Site information
- Type: Munitions and Weapons Testing
- Operator: Canadian Army
- Status: Active

Location
- Location of Proof and Experimental Test Establishment
- Coordinates: 46°13′16″N 72°38′51″W﻿ / ﻿46.22124°N 72.64753°W
- Area: ~20 km^{2} (7.7 sq mi)

Site history
- In use: 1952 - Current

Test information
- Remediation: Partial Remediation of Lac Saint-Pierre

= Proof and Experimental Test Establishment =

The Proof and Experimental Test Establishment (Centre d’essais et d’expérimentation, or PETE) is a Canadian Forces military weapons testing facility located west of Nicolet, Quebec on the shore of Lake Saint Pierre.
The site is operated by General Dynamics Ordnance and Tactical Systems Canada, a major supplier of ammunition to the Canadian Forces.
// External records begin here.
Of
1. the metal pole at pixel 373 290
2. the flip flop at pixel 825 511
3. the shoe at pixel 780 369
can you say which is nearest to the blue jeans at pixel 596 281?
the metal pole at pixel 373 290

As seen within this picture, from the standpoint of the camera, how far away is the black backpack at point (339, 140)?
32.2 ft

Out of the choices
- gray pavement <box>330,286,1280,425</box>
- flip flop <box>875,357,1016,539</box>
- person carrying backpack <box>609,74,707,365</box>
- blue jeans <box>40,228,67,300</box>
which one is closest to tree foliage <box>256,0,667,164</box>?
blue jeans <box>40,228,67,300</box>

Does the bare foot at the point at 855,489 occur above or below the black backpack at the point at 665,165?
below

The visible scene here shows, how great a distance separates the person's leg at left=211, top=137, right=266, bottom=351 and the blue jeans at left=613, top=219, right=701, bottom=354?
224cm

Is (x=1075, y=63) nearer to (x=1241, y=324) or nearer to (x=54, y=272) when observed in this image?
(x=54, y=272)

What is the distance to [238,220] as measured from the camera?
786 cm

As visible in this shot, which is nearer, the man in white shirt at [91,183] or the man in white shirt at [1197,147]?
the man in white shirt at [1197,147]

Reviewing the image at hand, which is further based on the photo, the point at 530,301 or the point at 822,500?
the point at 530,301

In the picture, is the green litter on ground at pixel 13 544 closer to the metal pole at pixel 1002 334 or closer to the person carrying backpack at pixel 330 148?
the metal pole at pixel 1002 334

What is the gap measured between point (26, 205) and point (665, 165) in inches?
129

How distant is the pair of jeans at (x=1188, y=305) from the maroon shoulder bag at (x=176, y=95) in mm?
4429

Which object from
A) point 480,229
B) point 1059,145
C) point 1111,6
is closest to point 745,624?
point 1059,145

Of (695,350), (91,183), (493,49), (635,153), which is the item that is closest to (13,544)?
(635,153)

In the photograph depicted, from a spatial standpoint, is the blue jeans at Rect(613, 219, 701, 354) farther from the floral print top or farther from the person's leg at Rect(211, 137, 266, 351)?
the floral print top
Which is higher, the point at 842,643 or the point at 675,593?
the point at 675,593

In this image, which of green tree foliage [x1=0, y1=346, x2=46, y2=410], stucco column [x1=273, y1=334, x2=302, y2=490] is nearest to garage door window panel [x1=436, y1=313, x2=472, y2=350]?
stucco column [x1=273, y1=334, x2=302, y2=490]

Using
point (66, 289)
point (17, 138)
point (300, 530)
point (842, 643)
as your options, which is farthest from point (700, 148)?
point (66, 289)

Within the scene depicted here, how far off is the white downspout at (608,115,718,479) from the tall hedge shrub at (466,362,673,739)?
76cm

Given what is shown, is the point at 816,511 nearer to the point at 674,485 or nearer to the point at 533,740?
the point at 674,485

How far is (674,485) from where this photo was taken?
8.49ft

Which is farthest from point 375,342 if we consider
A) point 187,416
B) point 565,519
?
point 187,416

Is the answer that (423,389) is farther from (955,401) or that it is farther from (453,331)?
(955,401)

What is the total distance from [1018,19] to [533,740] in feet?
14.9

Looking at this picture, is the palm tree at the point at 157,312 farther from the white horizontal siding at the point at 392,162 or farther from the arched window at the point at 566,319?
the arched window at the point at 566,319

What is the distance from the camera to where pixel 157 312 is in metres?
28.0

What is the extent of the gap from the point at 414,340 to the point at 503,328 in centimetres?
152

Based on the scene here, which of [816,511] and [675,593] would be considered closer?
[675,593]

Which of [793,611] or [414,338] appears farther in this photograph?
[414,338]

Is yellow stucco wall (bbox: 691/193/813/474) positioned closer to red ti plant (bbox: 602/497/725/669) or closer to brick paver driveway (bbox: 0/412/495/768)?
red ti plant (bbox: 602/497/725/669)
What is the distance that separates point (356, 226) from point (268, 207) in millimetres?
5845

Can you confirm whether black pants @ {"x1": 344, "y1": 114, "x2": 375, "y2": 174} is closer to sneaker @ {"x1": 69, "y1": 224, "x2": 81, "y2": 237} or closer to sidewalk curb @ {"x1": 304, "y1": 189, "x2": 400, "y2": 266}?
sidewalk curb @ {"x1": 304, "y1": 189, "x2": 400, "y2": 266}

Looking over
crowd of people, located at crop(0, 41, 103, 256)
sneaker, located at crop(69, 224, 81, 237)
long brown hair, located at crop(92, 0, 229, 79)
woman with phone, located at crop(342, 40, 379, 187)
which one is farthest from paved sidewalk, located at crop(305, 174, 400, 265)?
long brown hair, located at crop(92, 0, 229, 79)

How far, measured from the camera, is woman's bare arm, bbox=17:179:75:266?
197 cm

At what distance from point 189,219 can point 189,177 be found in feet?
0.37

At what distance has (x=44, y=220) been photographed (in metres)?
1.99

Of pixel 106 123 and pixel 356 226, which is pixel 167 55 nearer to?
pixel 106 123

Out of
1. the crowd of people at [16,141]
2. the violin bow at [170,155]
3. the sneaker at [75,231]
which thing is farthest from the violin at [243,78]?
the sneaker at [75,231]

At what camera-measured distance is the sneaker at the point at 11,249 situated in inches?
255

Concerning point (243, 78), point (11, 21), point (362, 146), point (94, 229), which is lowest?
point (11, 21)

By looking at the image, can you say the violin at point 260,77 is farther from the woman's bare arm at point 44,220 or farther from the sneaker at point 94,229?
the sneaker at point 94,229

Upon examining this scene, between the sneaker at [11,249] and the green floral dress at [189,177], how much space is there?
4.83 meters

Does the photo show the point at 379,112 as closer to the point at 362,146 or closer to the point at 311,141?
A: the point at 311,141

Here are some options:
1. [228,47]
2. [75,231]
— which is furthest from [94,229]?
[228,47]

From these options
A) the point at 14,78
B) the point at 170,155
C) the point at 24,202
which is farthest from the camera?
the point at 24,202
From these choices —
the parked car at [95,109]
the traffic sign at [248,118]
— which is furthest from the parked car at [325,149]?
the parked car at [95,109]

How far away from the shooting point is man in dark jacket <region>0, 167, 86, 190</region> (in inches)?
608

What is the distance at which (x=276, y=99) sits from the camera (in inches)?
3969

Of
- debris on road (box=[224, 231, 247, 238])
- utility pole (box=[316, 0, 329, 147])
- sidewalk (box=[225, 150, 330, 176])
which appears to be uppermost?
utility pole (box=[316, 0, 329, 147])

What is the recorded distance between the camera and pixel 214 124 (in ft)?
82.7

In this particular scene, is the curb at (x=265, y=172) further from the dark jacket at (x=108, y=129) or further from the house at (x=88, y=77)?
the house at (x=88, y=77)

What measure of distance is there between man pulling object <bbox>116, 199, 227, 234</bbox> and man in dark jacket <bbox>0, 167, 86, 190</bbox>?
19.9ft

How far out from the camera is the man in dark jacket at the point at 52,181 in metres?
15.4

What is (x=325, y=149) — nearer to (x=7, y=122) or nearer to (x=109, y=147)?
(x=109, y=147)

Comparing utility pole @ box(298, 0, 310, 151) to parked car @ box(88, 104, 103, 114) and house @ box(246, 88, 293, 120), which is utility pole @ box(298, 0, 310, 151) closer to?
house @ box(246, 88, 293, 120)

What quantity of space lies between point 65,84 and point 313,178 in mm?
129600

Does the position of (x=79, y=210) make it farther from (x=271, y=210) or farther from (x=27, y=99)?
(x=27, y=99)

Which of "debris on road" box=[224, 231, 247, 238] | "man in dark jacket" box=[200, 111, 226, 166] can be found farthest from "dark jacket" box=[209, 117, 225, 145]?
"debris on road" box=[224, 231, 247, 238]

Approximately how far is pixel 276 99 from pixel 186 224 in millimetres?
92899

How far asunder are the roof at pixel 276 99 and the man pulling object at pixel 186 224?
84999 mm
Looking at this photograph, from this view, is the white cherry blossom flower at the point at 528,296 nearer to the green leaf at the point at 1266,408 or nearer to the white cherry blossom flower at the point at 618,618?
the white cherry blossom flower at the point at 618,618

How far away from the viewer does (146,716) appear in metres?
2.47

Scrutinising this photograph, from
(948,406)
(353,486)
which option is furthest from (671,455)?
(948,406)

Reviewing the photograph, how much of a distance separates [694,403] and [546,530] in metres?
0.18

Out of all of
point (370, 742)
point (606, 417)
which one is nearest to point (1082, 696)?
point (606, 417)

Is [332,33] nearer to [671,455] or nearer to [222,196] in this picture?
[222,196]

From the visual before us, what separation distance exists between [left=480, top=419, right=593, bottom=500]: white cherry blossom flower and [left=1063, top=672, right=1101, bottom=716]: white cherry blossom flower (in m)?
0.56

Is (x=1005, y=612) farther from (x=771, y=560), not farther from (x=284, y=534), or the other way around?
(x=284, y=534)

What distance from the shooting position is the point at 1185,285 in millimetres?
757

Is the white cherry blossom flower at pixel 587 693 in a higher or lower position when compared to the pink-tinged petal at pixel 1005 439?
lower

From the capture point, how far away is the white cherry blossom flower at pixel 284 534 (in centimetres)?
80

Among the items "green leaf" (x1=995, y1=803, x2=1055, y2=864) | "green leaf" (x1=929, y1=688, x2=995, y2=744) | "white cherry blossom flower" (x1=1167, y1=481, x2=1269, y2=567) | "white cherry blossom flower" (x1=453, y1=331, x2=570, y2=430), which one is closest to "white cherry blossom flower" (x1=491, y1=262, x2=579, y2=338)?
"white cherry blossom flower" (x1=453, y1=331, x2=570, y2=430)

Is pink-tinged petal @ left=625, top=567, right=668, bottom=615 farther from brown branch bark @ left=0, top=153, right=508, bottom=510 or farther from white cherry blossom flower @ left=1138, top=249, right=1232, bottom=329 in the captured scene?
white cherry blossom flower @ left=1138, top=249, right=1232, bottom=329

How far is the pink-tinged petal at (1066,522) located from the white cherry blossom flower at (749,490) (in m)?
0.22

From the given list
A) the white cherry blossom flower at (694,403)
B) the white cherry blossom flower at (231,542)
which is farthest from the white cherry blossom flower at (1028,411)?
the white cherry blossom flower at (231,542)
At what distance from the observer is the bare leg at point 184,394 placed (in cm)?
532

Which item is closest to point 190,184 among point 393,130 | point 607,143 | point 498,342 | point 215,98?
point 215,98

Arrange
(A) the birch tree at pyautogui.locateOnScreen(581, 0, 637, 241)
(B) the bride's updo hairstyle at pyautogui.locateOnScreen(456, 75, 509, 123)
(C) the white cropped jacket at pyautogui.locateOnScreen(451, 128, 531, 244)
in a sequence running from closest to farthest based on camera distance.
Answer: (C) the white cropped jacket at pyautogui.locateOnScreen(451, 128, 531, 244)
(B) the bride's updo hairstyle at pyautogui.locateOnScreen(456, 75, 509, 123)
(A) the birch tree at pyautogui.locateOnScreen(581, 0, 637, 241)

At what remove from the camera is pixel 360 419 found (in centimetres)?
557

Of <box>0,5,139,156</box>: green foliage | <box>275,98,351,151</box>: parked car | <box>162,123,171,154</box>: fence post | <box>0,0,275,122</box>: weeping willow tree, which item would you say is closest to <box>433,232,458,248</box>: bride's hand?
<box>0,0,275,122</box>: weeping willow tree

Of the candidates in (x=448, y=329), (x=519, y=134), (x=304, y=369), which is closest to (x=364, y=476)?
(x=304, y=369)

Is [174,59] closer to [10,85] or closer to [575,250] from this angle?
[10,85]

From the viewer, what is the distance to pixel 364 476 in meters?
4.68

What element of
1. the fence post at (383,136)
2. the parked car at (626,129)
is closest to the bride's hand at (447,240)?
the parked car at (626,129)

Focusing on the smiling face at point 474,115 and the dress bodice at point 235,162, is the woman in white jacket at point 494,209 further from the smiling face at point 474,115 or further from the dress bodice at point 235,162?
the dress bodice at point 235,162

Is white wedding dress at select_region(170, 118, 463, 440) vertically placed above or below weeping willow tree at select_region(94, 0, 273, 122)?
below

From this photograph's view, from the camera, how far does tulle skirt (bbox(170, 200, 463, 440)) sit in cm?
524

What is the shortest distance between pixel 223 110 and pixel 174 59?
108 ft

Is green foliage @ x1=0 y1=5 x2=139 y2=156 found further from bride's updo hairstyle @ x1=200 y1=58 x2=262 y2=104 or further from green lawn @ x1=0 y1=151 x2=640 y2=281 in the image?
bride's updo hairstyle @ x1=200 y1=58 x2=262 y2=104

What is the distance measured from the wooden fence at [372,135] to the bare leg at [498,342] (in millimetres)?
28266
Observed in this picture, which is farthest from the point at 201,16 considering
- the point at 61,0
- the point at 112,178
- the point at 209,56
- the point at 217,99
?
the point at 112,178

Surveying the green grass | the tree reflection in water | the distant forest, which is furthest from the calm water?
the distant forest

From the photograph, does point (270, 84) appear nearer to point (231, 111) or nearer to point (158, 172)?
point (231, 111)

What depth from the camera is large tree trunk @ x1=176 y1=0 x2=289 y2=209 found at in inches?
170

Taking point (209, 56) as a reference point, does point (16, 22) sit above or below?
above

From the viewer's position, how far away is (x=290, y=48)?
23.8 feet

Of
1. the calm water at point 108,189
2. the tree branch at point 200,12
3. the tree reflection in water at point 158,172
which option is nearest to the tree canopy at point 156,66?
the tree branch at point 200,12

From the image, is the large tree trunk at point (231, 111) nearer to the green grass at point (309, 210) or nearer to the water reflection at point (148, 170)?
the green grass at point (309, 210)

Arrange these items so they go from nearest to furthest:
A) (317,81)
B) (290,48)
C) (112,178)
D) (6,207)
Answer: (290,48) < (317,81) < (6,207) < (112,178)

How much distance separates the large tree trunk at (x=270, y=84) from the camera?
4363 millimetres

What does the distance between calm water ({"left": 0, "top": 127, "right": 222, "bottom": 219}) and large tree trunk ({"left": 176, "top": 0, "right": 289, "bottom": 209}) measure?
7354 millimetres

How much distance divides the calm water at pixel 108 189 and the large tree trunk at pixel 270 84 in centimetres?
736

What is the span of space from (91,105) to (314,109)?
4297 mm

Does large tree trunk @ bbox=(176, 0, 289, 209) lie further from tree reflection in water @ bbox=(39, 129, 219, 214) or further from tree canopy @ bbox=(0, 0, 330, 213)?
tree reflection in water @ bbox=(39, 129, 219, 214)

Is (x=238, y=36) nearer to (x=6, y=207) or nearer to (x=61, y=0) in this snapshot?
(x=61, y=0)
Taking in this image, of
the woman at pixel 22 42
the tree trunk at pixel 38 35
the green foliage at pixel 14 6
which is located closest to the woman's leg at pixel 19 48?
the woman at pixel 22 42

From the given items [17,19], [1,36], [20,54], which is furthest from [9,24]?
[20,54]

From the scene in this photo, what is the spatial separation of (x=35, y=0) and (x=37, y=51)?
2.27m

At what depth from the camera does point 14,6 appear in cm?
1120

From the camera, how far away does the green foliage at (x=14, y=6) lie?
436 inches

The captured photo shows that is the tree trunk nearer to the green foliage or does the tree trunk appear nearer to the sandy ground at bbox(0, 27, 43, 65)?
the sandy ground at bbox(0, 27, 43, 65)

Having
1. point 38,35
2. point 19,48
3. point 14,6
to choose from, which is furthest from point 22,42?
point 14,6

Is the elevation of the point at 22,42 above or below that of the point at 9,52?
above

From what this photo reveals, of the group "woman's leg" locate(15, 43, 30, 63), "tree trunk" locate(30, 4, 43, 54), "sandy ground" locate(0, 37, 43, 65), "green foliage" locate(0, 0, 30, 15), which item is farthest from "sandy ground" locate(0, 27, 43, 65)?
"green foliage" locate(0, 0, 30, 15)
== Lake Saint Pierre firing range ==
Between 1952 and 2000, the nearby Lake Saint Pierre was used as a firing range. Munitions testing over this period resulted in the accumulation of over 300,000 shells on the lake floor, approximately 8000 of which are unexploded ordnance. The unexploded shells continue to present a danger to the significant number of year-round recreational users of the lake. Cleanup efforts are additionally impeded by the sheer number of shells. They are also made substantially more difficult due to the great environmental importance and the protected status of the lake according to several international agreements.

The centre still conducts munitions tests close by but no longer in or above the lake.